A comida afeta o emocional de diversas formas, para o bem e para o mal. É possível comer e se sentir culpado, como também (re)viver momentos felizes, de prazer, uma experiência inesquecível


postado em 16/06/2019 04:04

De preferência, o comfort food não precisaria ser nomeado nem criado como uma peça de mercado, mas algo que faz parte do convívio social e familiar, que nos leva à cozinha, traz boas lembranças e promove bons encontros(foto: Euler Júnior/EM/D.A Press %u2013 21/3/16 )
De preferência, o comfort food não precisaria ser nomeado nem criado como uma peça de mercado, mas algo que faz parte do convívio social e familiar, que nos leva à cozinha, traz boas lembranças e promove bons encontros (foto: Euler Júnior/EM/D.A Press %u2013 21/3/16 )

 

 




Qual a importância em ter uma boa relação com a comida?
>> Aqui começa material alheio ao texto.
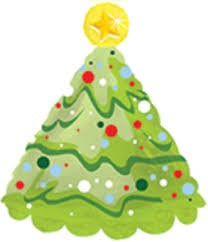 Weihnachten Tannenbaum Folienballon - 45 cm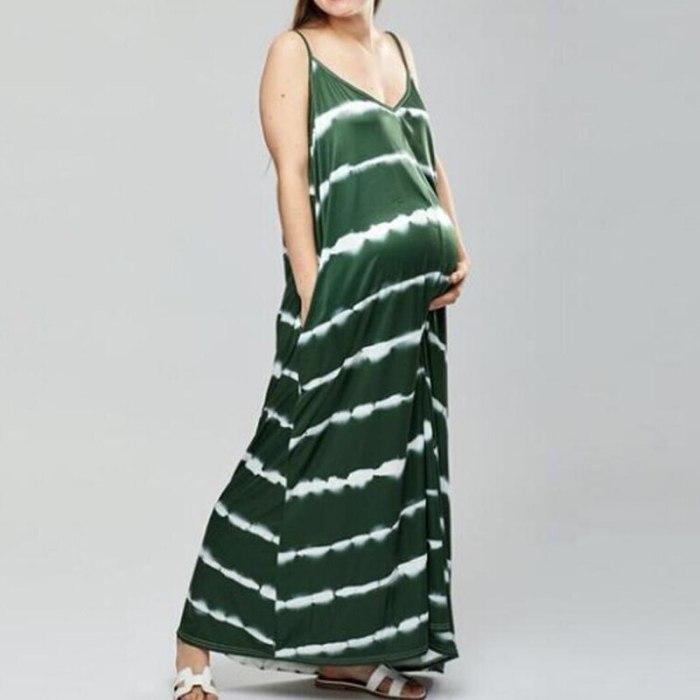 Stripe Slip Dress Casual Maternity Dresses For Photo Shoot Women Dress Maternity Photography Props Dresses For Pregnant Women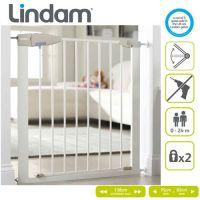 Lindam - Poarta siguranta Sure Shut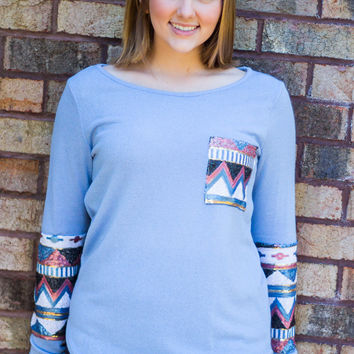 Aztec Glimmer Top - Light Blue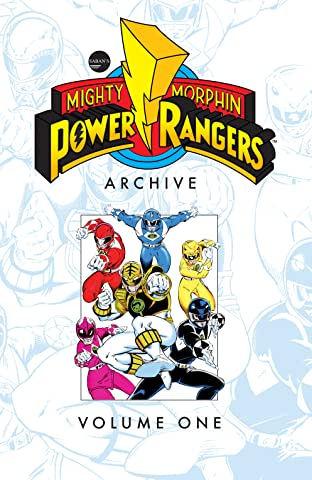 Mighty Morphin Power Rangers Archive Tome 1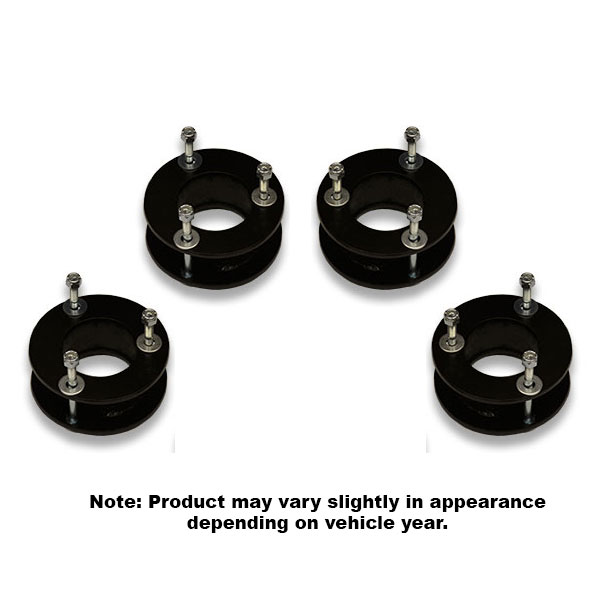 08 15 Accord Tsx Crosstour 3 Lift Spacer Kit Suspension Rim Fitment Specialists
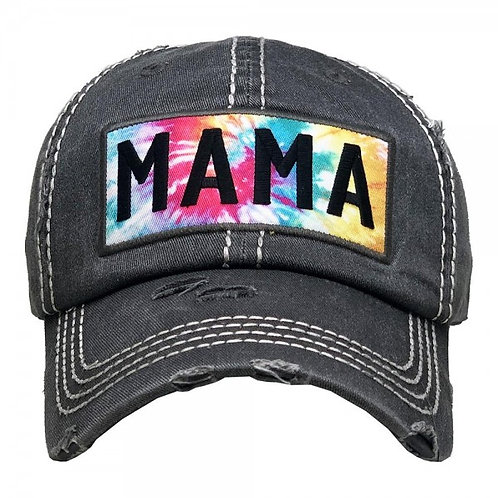 Mama Cap
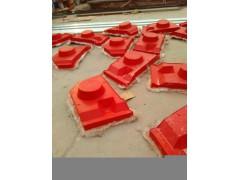 铁路挡渣块模具生产高端化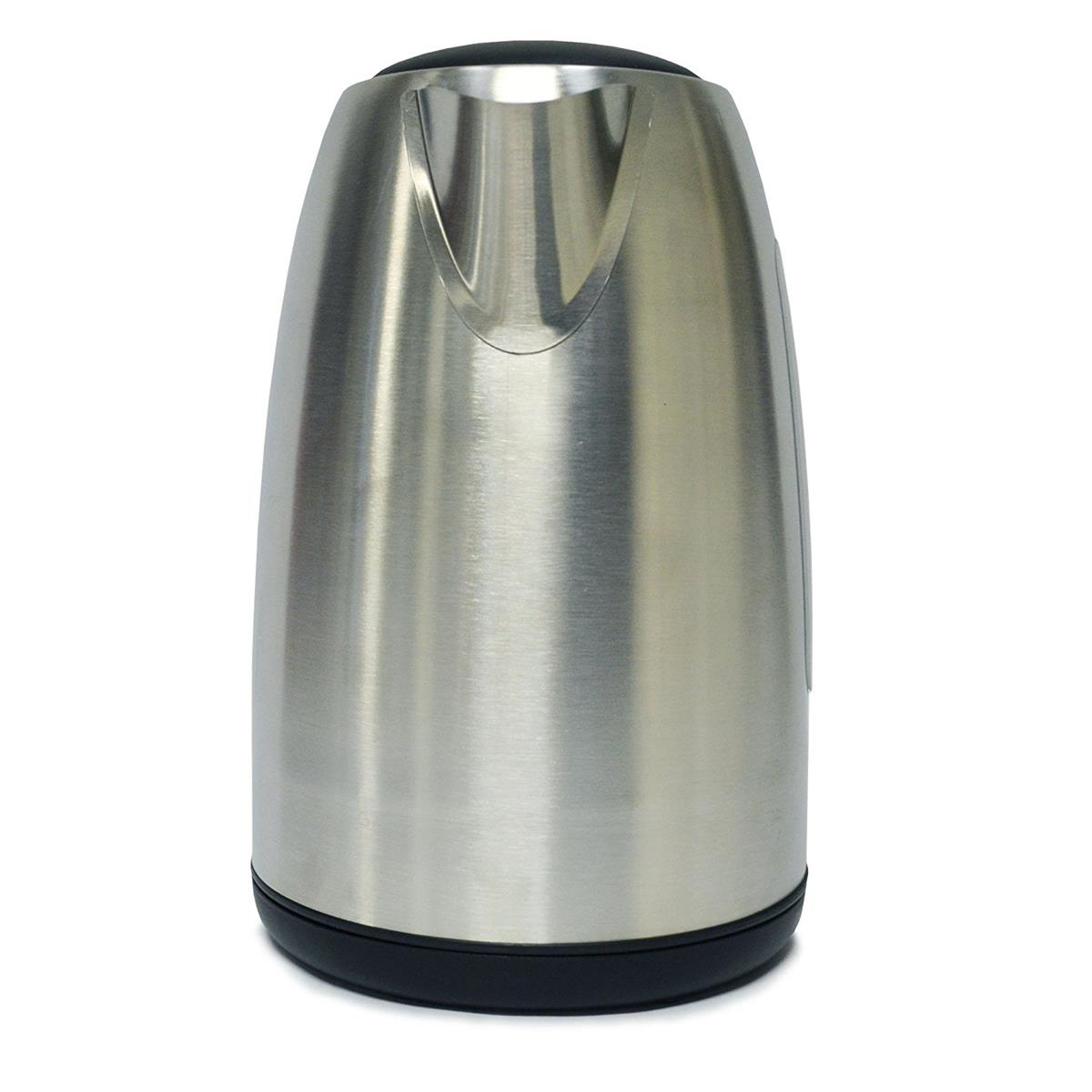 Igenix Kettle Cordless 2200W 1.7 Litre Brushed Stainless Steel Ref IG7731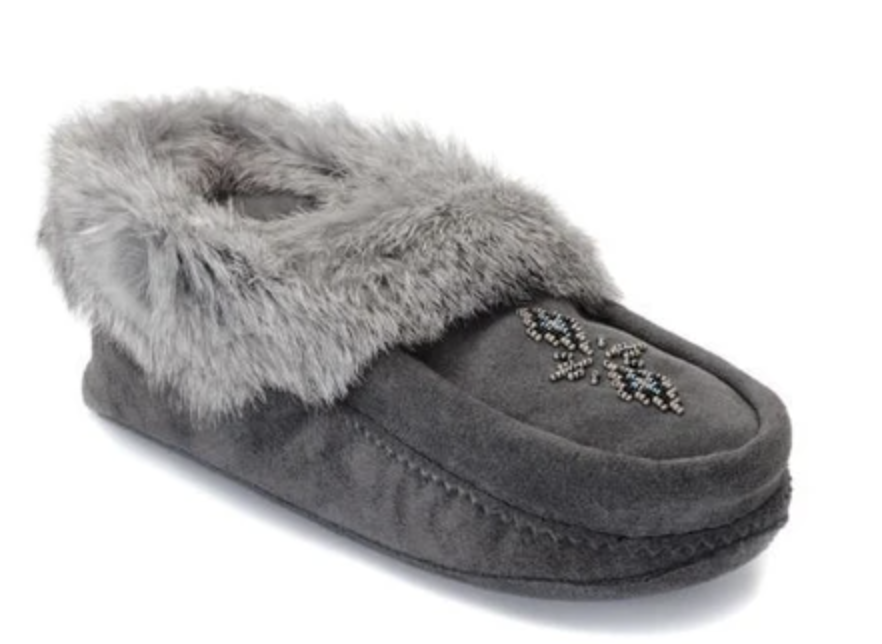 faux fur lined slippers
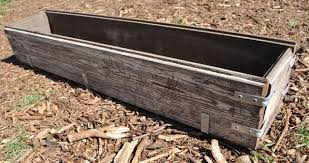 Large Planter Box by Diy Rustic Wood Planter Box Make Life Lovely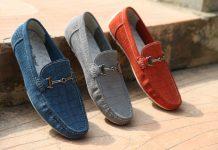 5 Best Shoe Stores in Austin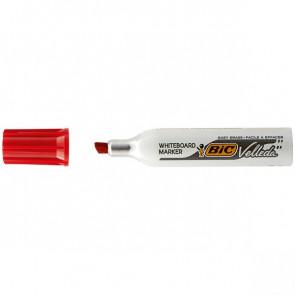 Marcatore Velleda 1781 Bic rosso 3.5-5.5 mm 1199178103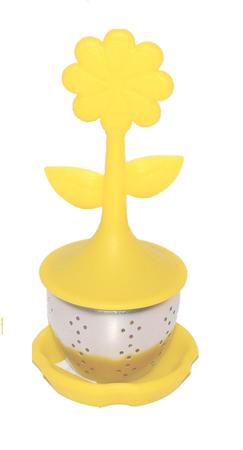 Zaparzacz do herbaty KWIATEK żółty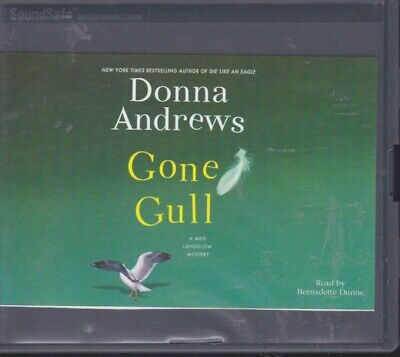 GONE GULL by DONNA ANDREWS ~UNABRIDGED CD'S AUDIOBOOK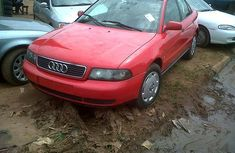 clean Tokunbo Audi A4 2003 for sale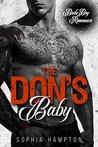 The Don's Baby: A Bad Boy Romance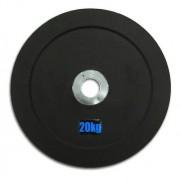 Anilha Olímpica 20 kg Hi-Temp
O psiquiatra Adriano Simões Coelho afirma que é fundamental porque ela é ancestral, uma relação da qual não podemos fugir e que a cada dia está mais cercada de mitos e medos. “Durante séculos, a humanidade começava o dia pensando o que conseguiria para comer e se teria comida disponível. Hoje, boa parte da população mundial acorda pensando no que deve evitar comer ou o que supõe que não deveria comer. Em determinada fase, principalmente em famílias que tinham disponibilidade de alimentos e viviam ao redor de um núcleo familiar, reuniam-se ao redor da mesa para compartilhar suas vidas, o cotidiano e outras questões. Os alimentos faziam parte daquele processo de comunhão, o tempo que as pessoas usavam para se nutrir era também o tempo em que a família se reunia.”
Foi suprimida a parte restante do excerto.